■ Requirement: Pull out each line of the data below that contains the word "according". Case counts, so only lines whose letters match its capitalization qualify.

■ The data:
┄┄┄┄┄┄┄┄┄┄┄┄┄┄┄┄┄┄┄┄

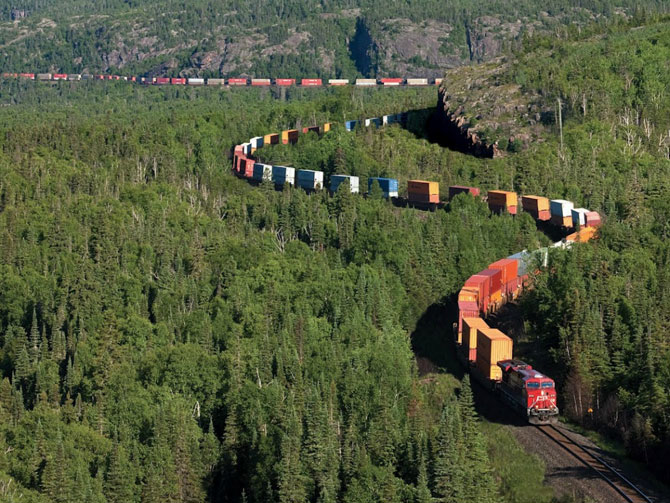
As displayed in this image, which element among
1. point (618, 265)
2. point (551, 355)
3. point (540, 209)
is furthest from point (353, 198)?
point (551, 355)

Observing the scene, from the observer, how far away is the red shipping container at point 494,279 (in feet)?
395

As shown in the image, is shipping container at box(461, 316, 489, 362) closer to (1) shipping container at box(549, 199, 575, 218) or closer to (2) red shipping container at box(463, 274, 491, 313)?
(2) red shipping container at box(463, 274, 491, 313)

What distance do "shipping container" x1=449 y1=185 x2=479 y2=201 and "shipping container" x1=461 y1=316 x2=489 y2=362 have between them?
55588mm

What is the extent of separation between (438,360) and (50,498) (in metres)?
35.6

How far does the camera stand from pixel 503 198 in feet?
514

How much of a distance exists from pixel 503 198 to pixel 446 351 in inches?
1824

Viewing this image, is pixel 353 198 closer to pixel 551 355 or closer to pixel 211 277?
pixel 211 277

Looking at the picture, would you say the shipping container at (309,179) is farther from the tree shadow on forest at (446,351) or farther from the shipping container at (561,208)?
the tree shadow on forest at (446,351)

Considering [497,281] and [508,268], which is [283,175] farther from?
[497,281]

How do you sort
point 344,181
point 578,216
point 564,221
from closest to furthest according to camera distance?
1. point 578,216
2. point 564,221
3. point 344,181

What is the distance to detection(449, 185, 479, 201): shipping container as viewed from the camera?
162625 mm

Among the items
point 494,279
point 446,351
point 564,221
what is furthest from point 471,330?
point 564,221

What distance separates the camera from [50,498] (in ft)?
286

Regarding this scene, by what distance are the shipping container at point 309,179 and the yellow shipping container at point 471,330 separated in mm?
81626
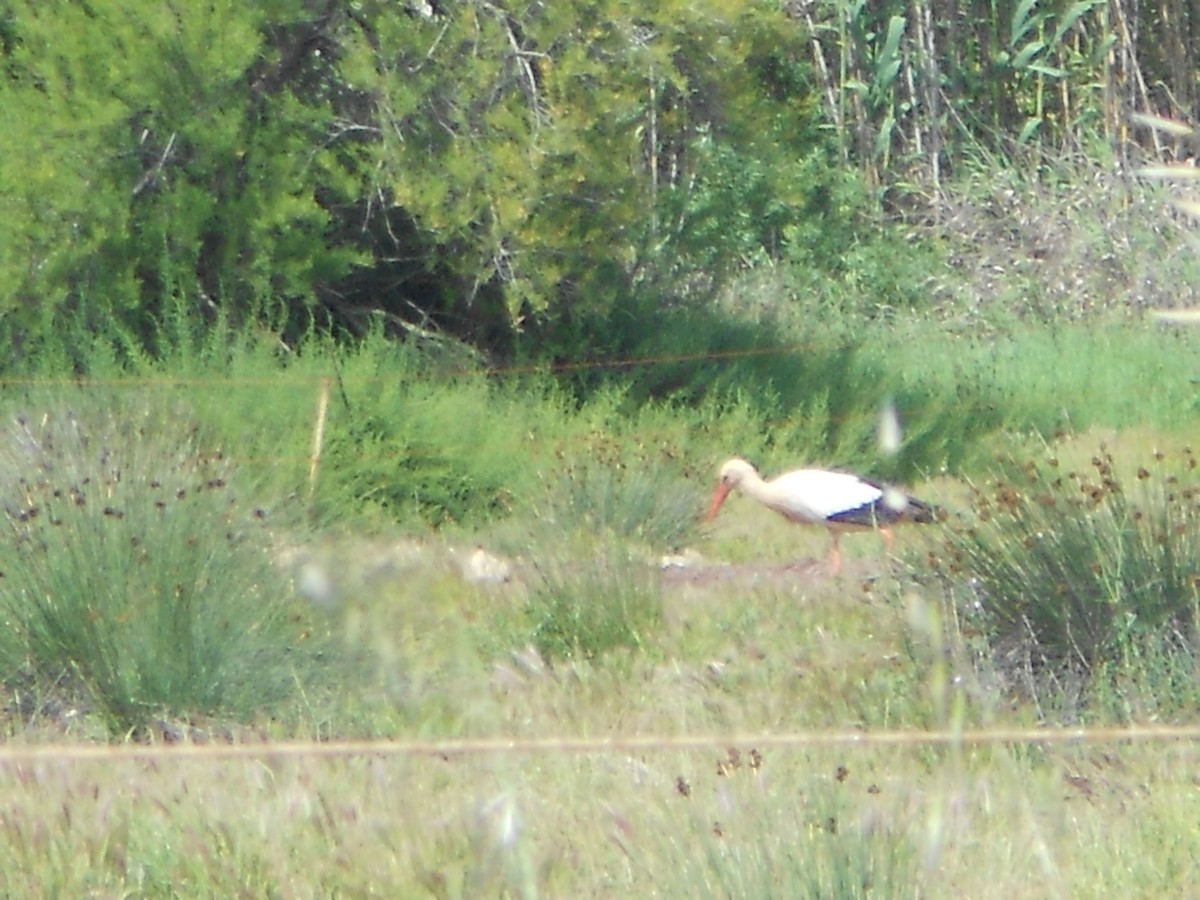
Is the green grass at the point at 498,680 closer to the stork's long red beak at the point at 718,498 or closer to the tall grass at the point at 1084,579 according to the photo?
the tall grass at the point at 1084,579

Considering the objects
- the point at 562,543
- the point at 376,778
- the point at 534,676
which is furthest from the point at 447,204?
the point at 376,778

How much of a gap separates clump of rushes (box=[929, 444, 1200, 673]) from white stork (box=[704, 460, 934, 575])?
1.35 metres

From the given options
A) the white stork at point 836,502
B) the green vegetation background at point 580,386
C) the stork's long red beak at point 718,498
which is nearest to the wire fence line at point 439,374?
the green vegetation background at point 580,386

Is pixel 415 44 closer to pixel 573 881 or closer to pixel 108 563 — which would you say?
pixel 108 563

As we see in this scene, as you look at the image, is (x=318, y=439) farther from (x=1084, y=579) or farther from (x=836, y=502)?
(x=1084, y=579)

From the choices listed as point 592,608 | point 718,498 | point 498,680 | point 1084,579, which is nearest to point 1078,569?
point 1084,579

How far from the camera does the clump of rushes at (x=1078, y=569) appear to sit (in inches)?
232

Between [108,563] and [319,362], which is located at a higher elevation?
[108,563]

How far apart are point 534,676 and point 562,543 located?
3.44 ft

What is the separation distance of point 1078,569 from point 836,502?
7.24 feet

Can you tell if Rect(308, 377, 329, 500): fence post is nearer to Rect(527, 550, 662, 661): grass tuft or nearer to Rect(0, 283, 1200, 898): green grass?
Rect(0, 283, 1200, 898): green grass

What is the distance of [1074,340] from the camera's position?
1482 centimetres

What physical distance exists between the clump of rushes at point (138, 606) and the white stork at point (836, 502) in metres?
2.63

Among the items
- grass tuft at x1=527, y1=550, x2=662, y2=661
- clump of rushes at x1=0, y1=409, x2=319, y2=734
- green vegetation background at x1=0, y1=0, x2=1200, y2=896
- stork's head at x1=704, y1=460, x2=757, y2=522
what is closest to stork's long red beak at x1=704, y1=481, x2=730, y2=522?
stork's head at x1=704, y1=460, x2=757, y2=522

┄┄┄┄┄┄┄┄┄┄┄┄┄┄┄┄┄┄┄┄

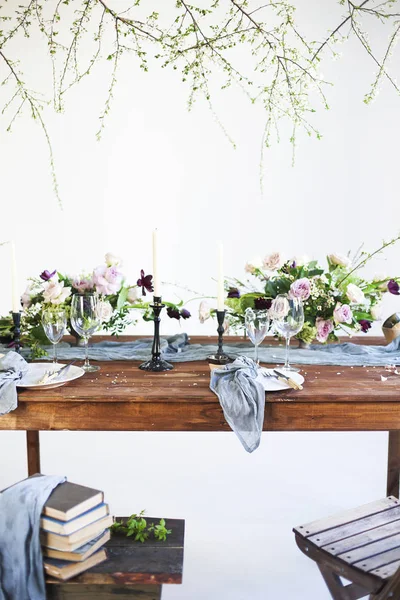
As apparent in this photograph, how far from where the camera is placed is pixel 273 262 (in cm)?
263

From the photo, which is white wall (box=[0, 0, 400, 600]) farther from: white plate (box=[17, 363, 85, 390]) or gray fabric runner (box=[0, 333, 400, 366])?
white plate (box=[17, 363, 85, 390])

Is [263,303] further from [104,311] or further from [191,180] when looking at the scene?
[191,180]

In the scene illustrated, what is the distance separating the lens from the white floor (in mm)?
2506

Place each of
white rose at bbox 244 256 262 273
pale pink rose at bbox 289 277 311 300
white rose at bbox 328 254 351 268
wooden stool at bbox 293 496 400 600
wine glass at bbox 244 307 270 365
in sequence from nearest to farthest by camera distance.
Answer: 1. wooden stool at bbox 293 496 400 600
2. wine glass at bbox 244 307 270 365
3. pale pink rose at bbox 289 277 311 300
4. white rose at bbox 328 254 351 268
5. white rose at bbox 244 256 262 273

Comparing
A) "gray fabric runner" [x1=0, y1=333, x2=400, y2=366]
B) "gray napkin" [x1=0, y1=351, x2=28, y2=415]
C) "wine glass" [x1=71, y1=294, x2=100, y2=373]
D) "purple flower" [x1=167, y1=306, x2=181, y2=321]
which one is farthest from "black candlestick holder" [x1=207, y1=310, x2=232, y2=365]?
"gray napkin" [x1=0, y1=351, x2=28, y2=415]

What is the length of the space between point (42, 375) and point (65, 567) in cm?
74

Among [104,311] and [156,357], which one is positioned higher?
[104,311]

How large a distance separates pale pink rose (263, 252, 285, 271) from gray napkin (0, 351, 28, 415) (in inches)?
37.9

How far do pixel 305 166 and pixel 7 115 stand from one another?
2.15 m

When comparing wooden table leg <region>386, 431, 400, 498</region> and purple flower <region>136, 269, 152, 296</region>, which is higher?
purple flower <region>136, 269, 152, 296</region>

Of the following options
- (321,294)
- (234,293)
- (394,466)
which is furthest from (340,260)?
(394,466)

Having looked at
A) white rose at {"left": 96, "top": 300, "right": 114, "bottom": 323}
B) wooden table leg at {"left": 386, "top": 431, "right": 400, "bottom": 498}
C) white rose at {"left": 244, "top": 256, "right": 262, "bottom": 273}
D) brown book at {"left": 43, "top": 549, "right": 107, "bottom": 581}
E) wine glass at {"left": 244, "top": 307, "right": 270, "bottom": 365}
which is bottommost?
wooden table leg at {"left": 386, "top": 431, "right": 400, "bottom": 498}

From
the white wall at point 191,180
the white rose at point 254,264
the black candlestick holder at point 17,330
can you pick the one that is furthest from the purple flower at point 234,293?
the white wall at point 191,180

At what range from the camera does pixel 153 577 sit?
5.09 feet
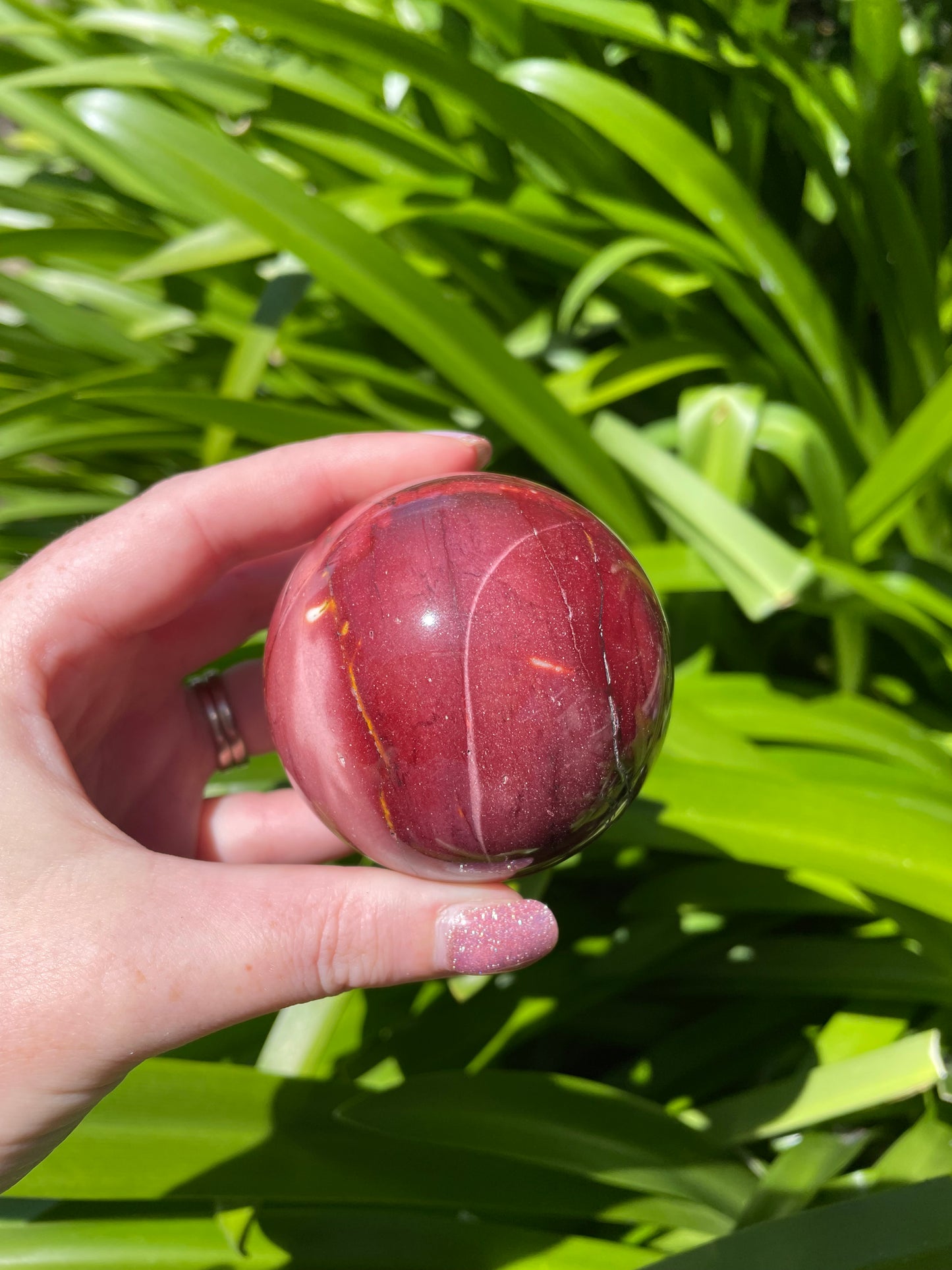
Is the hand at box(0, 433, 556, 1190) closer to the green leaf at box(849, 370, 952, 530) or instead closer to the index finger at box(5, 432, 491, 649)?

┄┄┄┄┄┄┄┄┄┄┄┄┄┄┄┄┄┄┄┄

■ Solution below:
from closest to furthest according to camera distance?
Is the green grass at the point at 498,680 closer to the stork's long red beak at the point at 718,498 or closer to the tall grass at the point at 1084,579 according to the photo?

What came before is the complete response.